Her şeyimiz farklılaştı.

Sinemamız bile.
Kimi zaman saf, kimi zaman uyanık, fakat hep iyi niyetli olan ve sosyal konulara değinen Şaban'ın yerini,  Recep ivedik aldı.
Böylece güldüklerimiz de farklılaştı.
***
Dilimiz ve kıymetlerimiz de değişti. Vatana, bayrağa, dilimize önem verirdik. 'Yha, bys, nslsn, gzlmş' demezdik. Ulusal değerlerimiz vardı. Maillerle, videolarla sahip çıkmazdık 'vatan'a. Kalbimizle, yüreğimizle sahip çıkardık. 'Kardak' için kükrüyorken şimdi başımızı kuma gömer olduk.

O yıllarda bayrak gibi, Cumhuriyet gibi "ATATÜRK" de ortak değerimizdi. Ne tesadüf her resmi bayramda hastalanmazdık. Dini bayramlarımız da bizimdi, resmi bayramlarımız da...
***
Saygılıydık birbirimize. Evimize gelen misafir niyetli değilse, oruçluyken yemek hazırlardık. Mahalle arkadaşlıkları önemliydi bizim için. Bugün komşu, komşuyla selamlaşmaz oldu. içi boşaltıldı her kelimenin, her duygunun.

Güven kelimesi kimsenin umurunda değil artık. Yalan söylemek bir bardak su içmek kadar kolay. Yalanı ortaya çıkınca utanma da yok artık. Eskiden insanlar cahilse kelam etmeye çekinirdi. Şimdi cahiller alkışlanıyor.
***
Sahip olduğu niteliklerle değil, hangi partiden kimin adamı diye değerlendirilir oldu insanlar. Facebook ve twitter'da ne kadar takipçi olduğu da önemli bir kritere dönüştü. Bir işi, ehline değil torpiline göre verir olduk.
***
Ekonomi desen; artık eskisine göre daha borçluyuz. Yeni dedikleri Türkiye'de ekonomiyle övünülüyor ama fabrika açmak yerine olanları sattık. Üretimi artırmak yerine tüketime özendik.
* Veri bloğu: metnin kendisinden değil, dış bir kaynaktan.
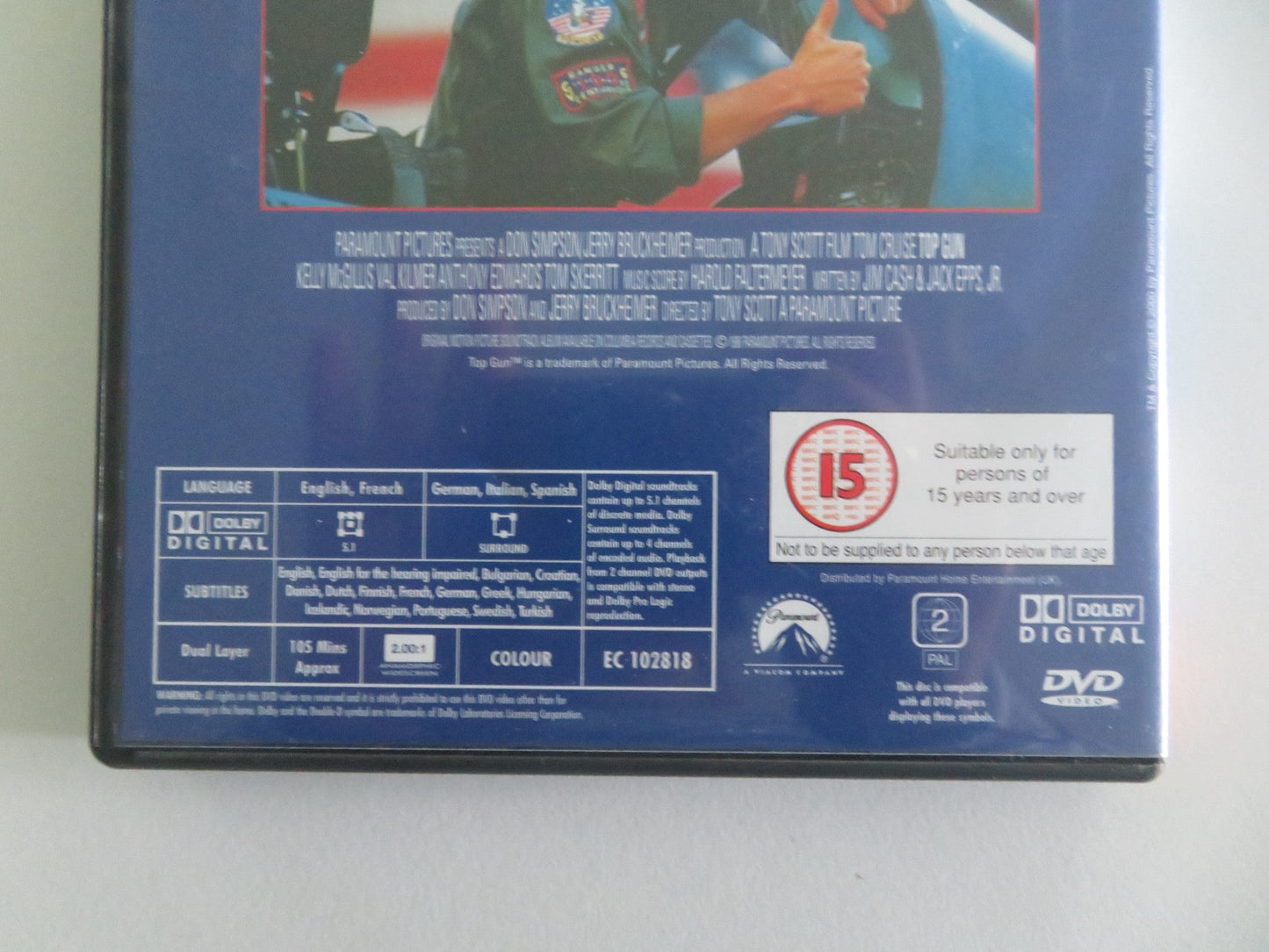 TOP GUN (DVD) TOM CRUISE VAL KILMER 1986 REGION 2 Movie posters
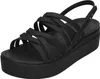 crocs Brooklyn Strappy Low Wedge Women Schwarz Croslite Produktbild-Vorschau 5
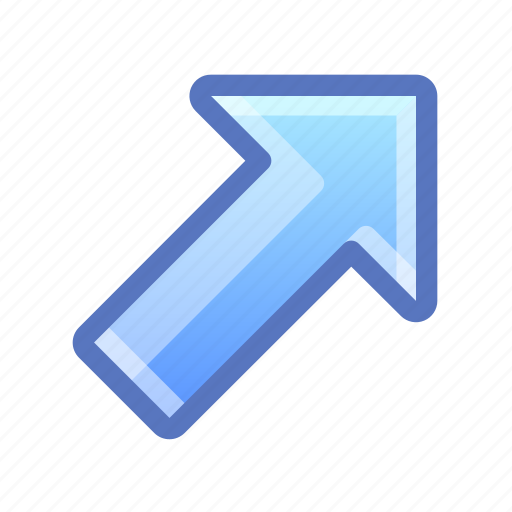 Arrow, diagonal, right, up icon - Download on Iconfinder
Double yol yaptık, iMF'ye borcu ödedik derken iç ve dış borcu katladık. Özelleştirme adı altında devletin kurumları satıldı. Kendi kendine yetebilen ülke iken saman, buğday ve et ithal eder olduk. Üretime yönelik fabrika açamazken, tüketimi özendirerek her yere AVM'ler kondu.

Bakkalın, kasabın, manavın devri bitti. işsizlik 18 yıl öncesinden daha fazla, kredi kartı sahipleri her gün kartın asgarisini bile ödeyememe korkusu yaşıyor, esnafın durumu ise ortada.
 
***
Değerlerimizden uzaklaştık ve geçmişimizde ki o huzuru kaybettik.
Yeri geldiğinde söylüyoruz; geçmişi olmayan milletin geleceği de olmaz diye.
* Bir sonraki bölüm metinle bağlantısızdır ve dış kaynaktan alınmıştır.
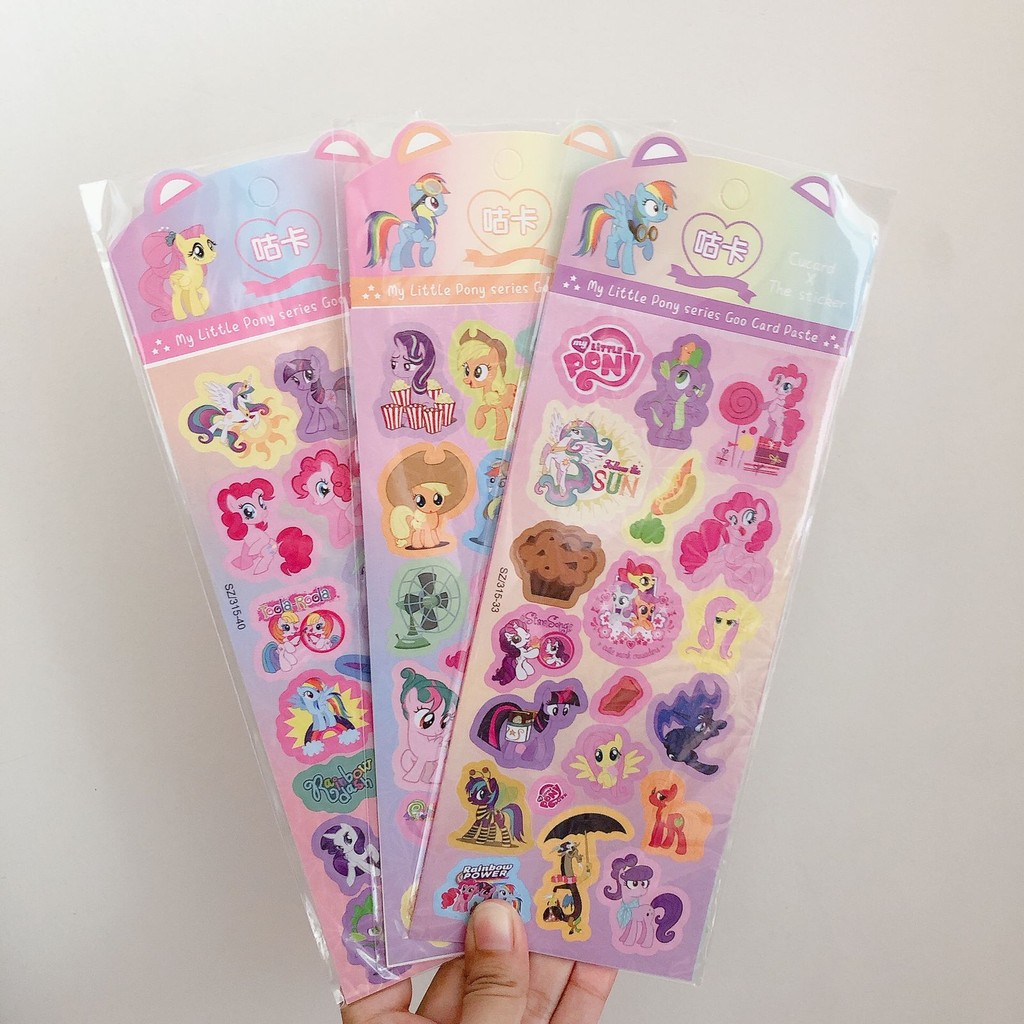 [Whispers] Painting Sticker Stiker My Little Pony Lembaran / Per Lembar Cutting Stickers Karakter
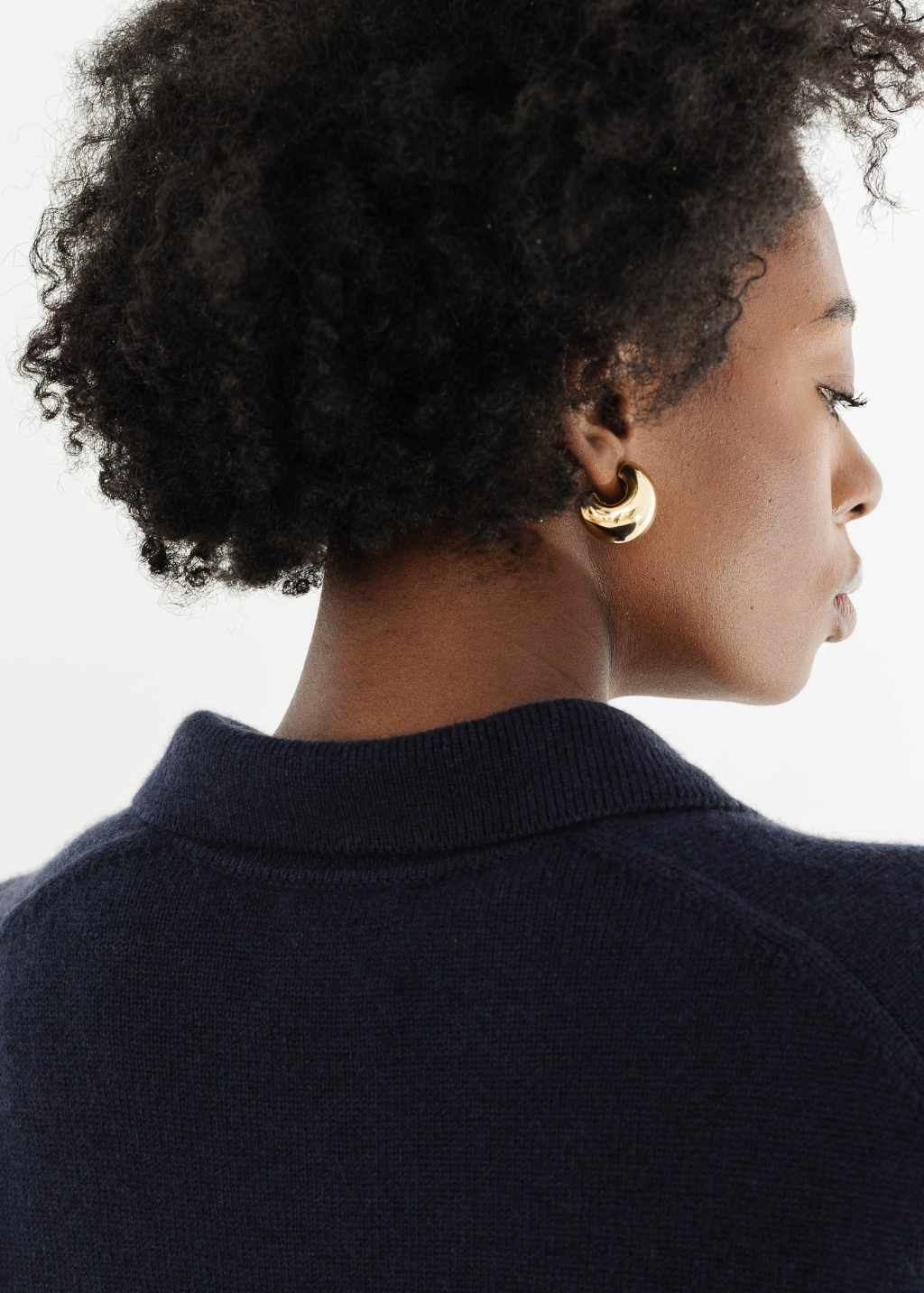 Jenny Bird Gemma Hoops in High Polish Gold | Shop Tula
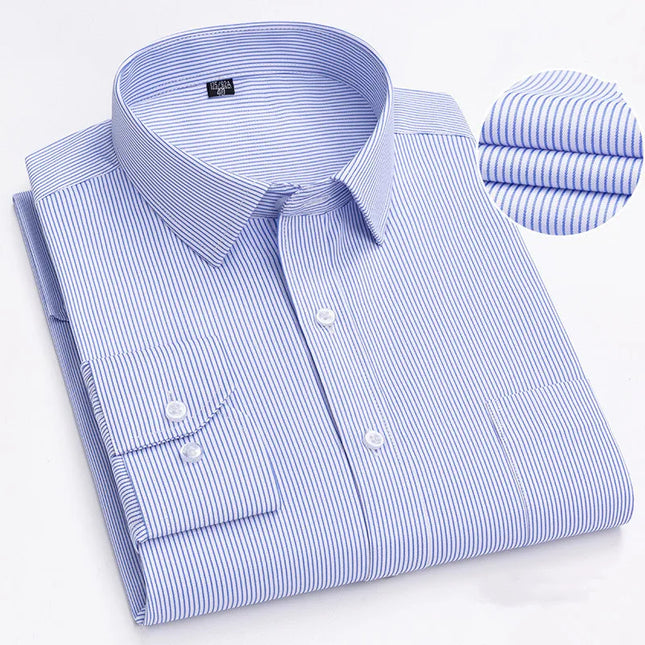 BAMBOOPLE Men's Long Sleeve Casual Shirt - Fashion Print, Standard Fit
Doğru, güzel, özlü sözdür. Pratik zekalı bir millet olduğumuz için, "dün dündür, dünde kalmıştır yarına umutlu bakılmalıdır" sözü de bize aittir.

Çünkü dün iyi ya da kötü yaşanıp bitmiştir deriz. Bugün gelinen noktada ise, dün geçmiştir yarın bir bilmece bugün ise bize hediyedir.

insanlarımız iş, aş yerine partilileşmeye, gruplaşmaya itiliyor. Dün zaten geçmiş idi, yanlış iç ve dış ekonomi politikaları yüzünden yarınlar endişe kaynağı oldu.

Eğer halen borcu borçla çevirebiliyorsanız, kıymetini bilin bugün size bir hediyedir. Uzatmayayım eskiden kıt kanaat geçinirdik ama arkadaşlıklarımız dostluklarımız vardı.
Şimdi yine kıt kanaat geçiniyoruz ama eski dostluklar arkadaşlıklar kalmadı. Sizi bilmem ama ben eski Türkiye'yi özlüyorum.